> What you are asked to do
Beneath this task are the entries; from the line with "Moody Woods In Fall Acrylic Print" through the last one, transcribe every line exactly and nothing else, skipping pictures.

- Opening Delimiter -

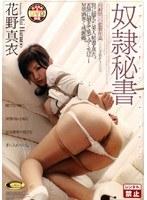 奴隷秘書 花野真衣 [DVD]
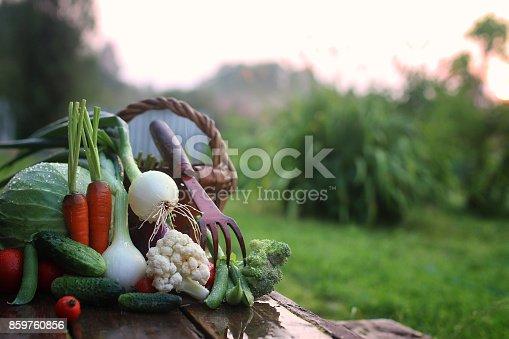 istock fresh vegetable harvest nature outdoor 859760856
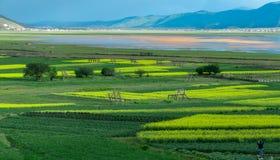 Napa湖在春天 免版税库存图片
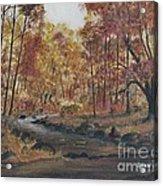 Moody Woods In Fall Acrylic Print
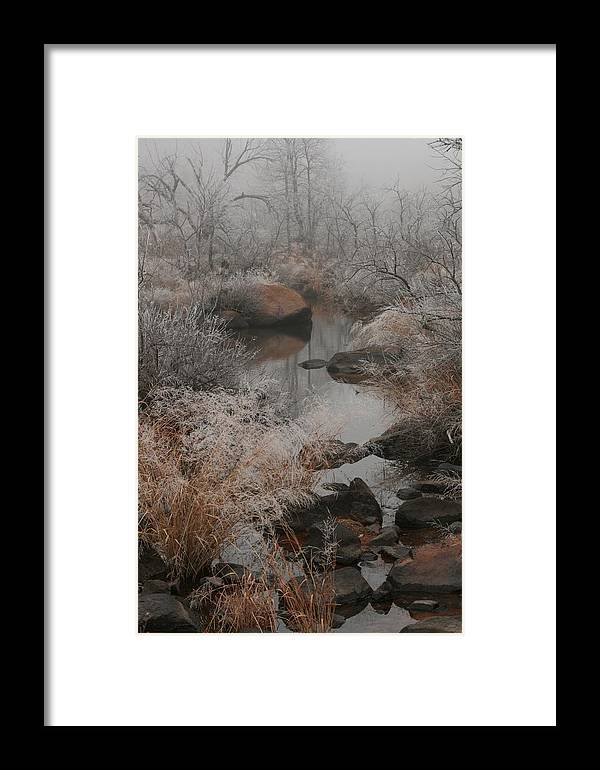 Trees Framed Print featuring the photograph Stoney Creek 1 by Rebecca Basden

- Closing Delimiter -

> Exercise response
 Moody Woods In Fall Acrylic Print
 Trees Framed Print featuring the photograph Stoney Creek 1 by Rebecca Basden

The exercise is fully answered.